Once a year Alan Moore sticks his head out of his Northampton castle to take a shot across the bow of the comic book industry. He talks about how the current creators aren't as good as him. He talks of how the big companies are creatively bankrupt (and since the most recent outburst comes after DC comics announced they're writing a sequel to his 1986 classic WATCHMEN, rather than creating something to equal that classic, you can see a little of his point.) But along the way he names a few names. Last year it was the turn of the Green Lantern series to get his treatment. He stated that the current storyline written by Geoff Johns was a poor imitation of ideas Moore had come up with 20 years prior.

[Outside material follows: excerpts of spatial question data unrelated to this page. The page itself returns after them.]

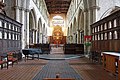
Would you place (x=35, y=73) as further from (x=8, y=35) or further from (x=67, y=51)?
(x=67, y=51)

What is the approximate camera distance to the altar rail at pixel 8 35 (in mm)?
11359

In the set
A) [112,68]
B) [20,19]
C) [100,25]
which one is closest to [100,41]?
[100,25]

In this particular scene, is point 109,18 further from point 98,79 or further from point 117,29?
point 98,79

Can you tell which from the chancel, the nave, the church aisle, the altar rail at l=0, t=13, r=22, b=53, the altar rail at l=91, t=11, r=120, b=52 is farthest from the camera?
the altar rail at l=0, t=13, r=22, b=53

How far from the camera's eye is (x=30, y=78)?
285 inches

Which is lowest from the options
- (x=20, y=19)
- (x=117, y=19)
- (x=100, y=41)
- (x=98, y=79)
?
(x=98, y=79)

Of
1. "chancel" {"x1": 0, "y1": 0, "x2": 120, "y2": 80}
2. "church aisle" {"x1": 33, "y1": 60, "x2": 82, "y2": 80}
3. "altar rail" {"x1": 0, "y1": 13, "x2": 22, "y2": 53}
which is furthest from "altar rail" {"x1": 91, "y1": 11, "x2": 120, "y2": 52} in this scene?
"altar rail" {"x1": 0, "y1": 13, "x2": 22, "y2": 53}

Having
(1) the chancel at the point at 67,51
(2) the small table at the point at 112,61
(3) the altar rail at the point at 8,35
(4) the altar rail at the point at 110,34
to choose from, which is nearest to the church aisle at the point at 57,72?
(1) the chancel at the point at 67,51

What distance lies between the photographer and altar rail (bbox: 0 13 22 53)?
37.3 ft

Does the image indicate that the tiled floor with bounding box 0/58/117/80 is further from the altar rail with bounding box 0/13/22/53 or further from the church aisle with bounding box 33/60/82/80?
the altar rail with bounding box 0/13/22/53

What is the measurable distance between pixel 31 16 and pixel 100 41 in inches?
595

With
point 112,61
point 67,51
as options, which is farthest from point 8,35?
point 67,51

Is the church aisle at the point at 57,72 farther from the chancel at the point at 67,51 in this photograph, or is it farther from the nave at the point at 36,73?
the nave at the point at 36,73

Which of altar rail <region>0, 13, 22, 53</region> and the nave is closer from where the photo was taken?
the nave
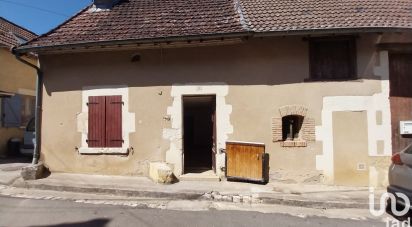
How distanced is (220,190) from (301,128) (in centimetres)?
282

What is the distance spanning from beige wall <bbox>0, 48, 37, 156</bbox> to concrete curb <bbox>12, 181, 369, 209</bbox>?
6.08m

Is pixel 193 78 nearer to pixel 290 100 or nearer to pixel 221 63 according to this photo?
pixel 221 63

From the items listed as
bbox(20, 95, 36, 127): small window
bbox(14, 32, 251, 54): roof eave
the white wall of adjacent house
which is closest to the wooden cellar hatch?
the white wall of adjacent house

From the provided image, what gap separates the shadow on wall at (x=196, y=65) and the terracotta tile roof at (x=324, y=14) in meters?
0.48

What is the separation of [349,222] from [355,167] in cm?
293

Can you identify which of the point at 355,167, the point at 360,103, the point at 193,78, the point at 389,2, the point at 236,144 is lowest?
the point at 355,167

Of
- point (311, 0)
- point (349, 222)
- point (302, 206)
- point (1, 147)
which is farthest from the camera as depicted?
point (1, 147)

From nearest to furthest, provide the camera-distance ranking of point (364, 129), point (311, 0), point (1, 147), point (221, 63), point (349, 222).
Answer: point (349, 222), point (364, 129), point (221, 63), point (311, 0), point (1, 147)

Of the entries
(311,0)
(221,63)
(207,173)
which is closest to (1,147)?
(207,173)

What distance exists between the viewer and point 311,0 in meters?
10.3

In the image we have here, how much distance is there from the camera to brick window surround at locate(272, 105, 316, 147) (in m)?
9.02

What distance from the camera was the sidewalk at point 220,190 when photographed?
7426mm

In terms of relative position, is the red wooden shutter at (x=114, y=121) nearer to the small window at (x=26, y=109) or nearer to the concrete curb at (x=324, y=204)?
the concrete curb at (x=324, y=204)

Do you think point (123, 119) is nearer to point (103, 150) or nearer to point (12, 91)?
point (103, 150)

And each time he says something, the internet loses it's shit. Creators blog about it. Interviews are given to rebut his comments. Column inches are filled. All the while, people seem to ignore the game at play. Writers who perhaps haven't crossed over into the mass media get a little extra coverage -Jason Aaron managed it this time around- and titles that are deserving of a few extra readers get a publicity boost -Green Lantern, Scalped, Etc. Moore himself gets plenty of news coverage out of it all and his classic titles get trotted out again, as if they weren't already on a few thousand Amazon wish lists.

And a few extra books sell. A few people become a little more famous. And the world keeps turning.

So, here we are folks. You want to get ahead in publishing? You need a feud. You need someone to put you over.

Sod all that 'hard work' malarky, and forget the rewrites; What I need is a feud, who's with me?

2 comments:

seana graham said...

I think what you want to ask is, who's against you?

Very interesting piece.

Dana King said...

You talking to me? You talking to ME? Well, I'm the only one here.

Bring it on. For all the good a fued with me will do you.